------ RECORDED DATA
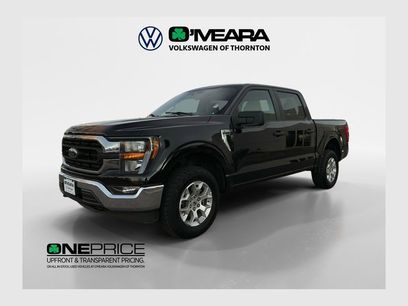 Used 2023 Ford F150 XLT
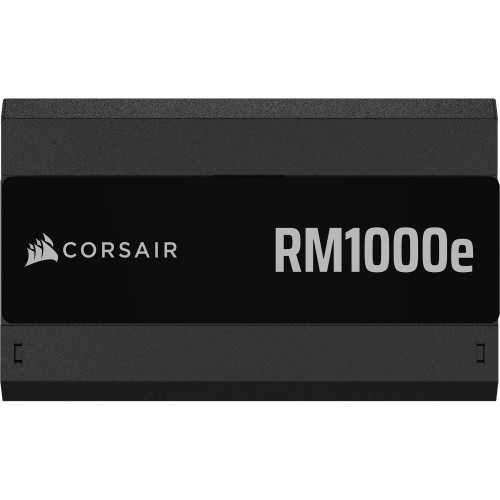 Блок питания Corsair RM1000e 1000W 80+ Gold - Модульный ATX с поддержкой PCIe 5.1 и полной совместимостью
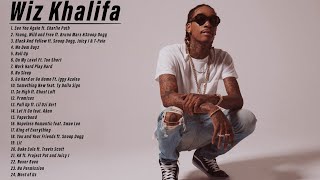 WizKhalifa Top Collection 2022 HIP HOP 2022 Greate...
------------
▶ EXERCISE GOAL
Beginning with the line that contains "Блок питания Corsair", repeat every remaining line of the data exactly, the last line included, and omit pictures.

▶ ANSWER TO THE EXERCISE
 Блок питания Corsair RM1000e 1000W 80+ Gold - Модульный ATX с поддержкой PCIe 5.1 и полной совместимостью
 WizKhalifa Top Collection 2022 HIP HOP 2022 Greate...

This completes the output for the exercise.